The Court will then consider the various applicable factors such as the background parenting circumstances and relationship between the parents, the length of the proposed trip, the age of the child/ren, the proposed destination and the risk that the child/ren may not be returned.

If a parent is successful in obtaining an order and they are permitted to take the child/ren overseas, the other parent will often ask for and/or the Court will often issue orders requiring that the travelling parent provide the non-travelling parent with a travel itinerary (including proof of return airfare ticketing) and a means of communication with the child/ren while travelling.

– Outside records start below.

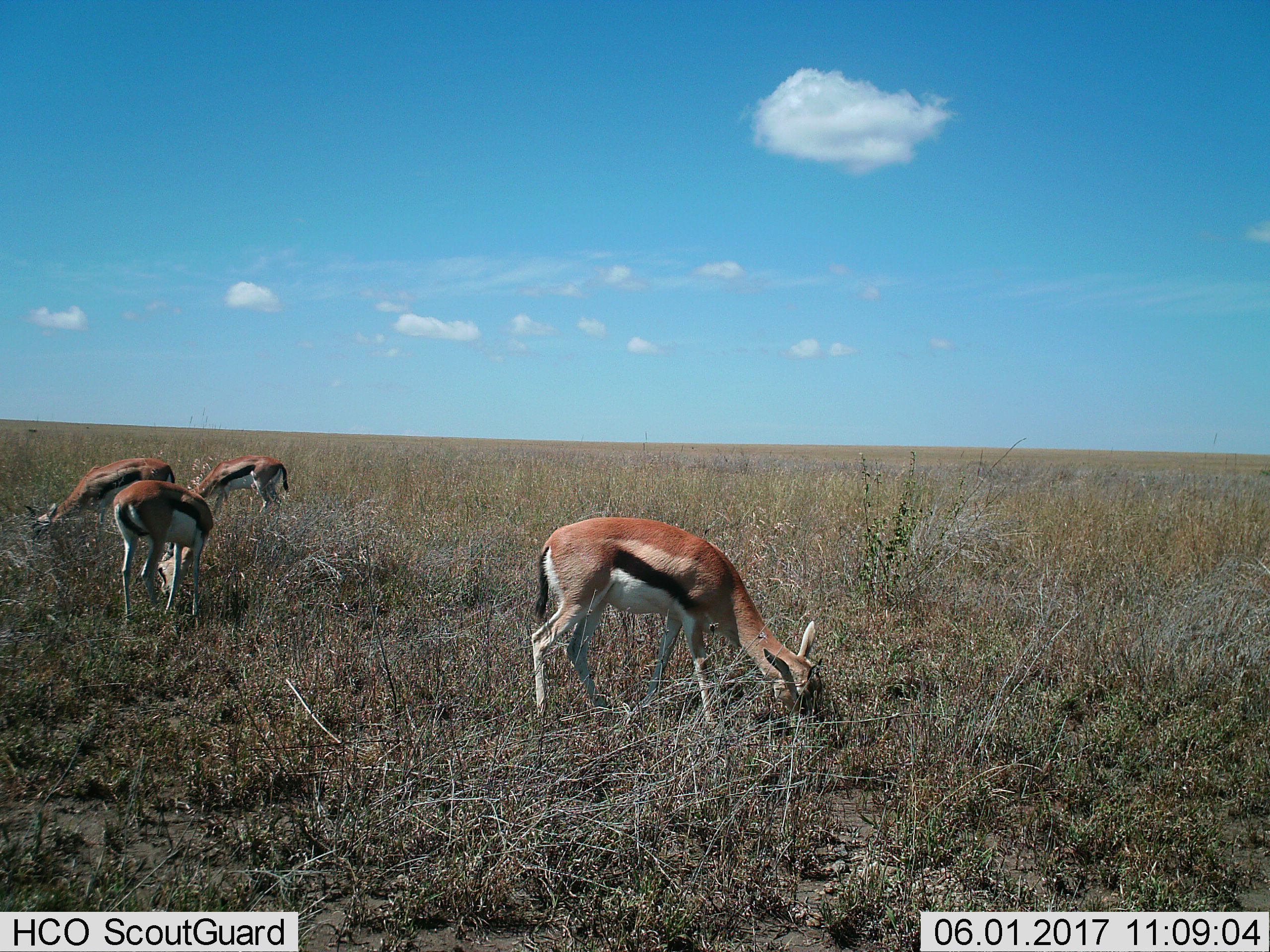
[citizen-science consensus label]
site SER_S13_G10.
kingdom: Animalia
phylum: Chordata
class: Mammalia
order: Artiodactyla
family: Bovidae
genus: Eudorcas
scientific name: Eudorcas thomsonii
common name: thomson's gazelle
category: gazellethomsons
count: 4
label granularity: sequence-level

Orders are often framed so that parental consent will not be unreasonably withheld for future holidays and that the parties obtain and keep up to date the child/ren’s passports, so as to avoid any future litigation in relation to the matter and to ensure there is an agreed process in place for future travel.

More specific Orders can also be obtained with respect to where a parent is allowed to take a child. For example, restrictions may be placed on parents travelling with children to non-Hague Convention countries or where there is a ‘DFAT warning’ (Department of Foreign Affairs and Trade) in place.

If you are considering an overseas holiday with your child/ren and cannot reach an agreement with your ex-partner, we recommend that you act early and decisively.

Alternatively, if child abduction has or may occur, urgent legal advice and action is vital.

How do I return a child who has been taken overseas without my consent?

Taking a child out of Australia without the other parent’s consent or refusing to return a child to Australia is wrongful removal or wrongful retention. It is often carried out by the other parent or a member of that parent’s family.

The Hague Convention on the International Aspects of Child Abduction was brought into force in Australia in 1983. Only countries who signed up to the Hague Convention are bound by its rules.

If your child has been taken overseas without your consent, then you should get legal advice immediately.

If your child has been taken to a country that is signatory to the Hague Convention, your lawyer can help you prepare the documentation required to compel the other country to return your child to Australia.

If your child has been taken to a country that isn’t covered by the Hague Convention, then you should also get private legal advice in that country.